Tonight. He was supposed to be working late tonight. Meeting *her*. The message wasn’t old, wasn’t a relic of a past affair. It was active. Ongoing. Right now.

A wave of nausea washed over me, making the world outside the gas station feel distant and blurry. This wasn’t a historical document of betrayal; it was a live feed. He was living a double life, not just years ago, but today, *tonight*.

Tears pricked at my eyes, hot and stinging, but I clenched my jaw, refusing to let them fall. Not here. Not yet. My hands were still shaking, but there was a new tremor now, one of cold, hard anger settling deep in my gut, pushing out the initial shock and hurt.

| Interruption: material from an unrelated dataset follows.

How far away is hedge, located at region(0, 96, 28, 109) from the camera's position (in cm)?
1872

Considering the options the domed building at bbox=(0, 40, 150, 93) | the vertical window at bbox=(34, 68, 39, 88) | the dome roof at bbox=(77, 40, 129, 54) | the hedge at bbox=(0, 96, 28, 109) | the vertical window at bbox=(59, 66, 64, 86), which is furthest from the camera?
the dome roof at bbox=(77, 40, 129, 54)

I put the car in drive, my movements stiff and automatic. I knew exactly where I was going. Home. He was probably there, getting ready to leave for his supposed “late night at the office.”

The drive felt simultaneously like an eternity and over in an instant. My mind raced, replaying conversations, weekends, little things I’d dismissed or forgotten. Every “working late,” every sudden trip, every moment he seemed distant – it all clicked into place, forming a hideous, undeniable mosaic of lies.

I pulled into our driveway, the familiar house looking alien, a stage for a performance I never knew was happening. I killed the engine, the silence deafening after the hum of the car and the frantic pounding in my ears. I gripped the flip phone, its weight in my hand feeling impossibly heavy.

I walked into the house, the key turning in the lock with a loud click that echoed in the sudden quiet. “Hello?” I called out, my voice strained but steady.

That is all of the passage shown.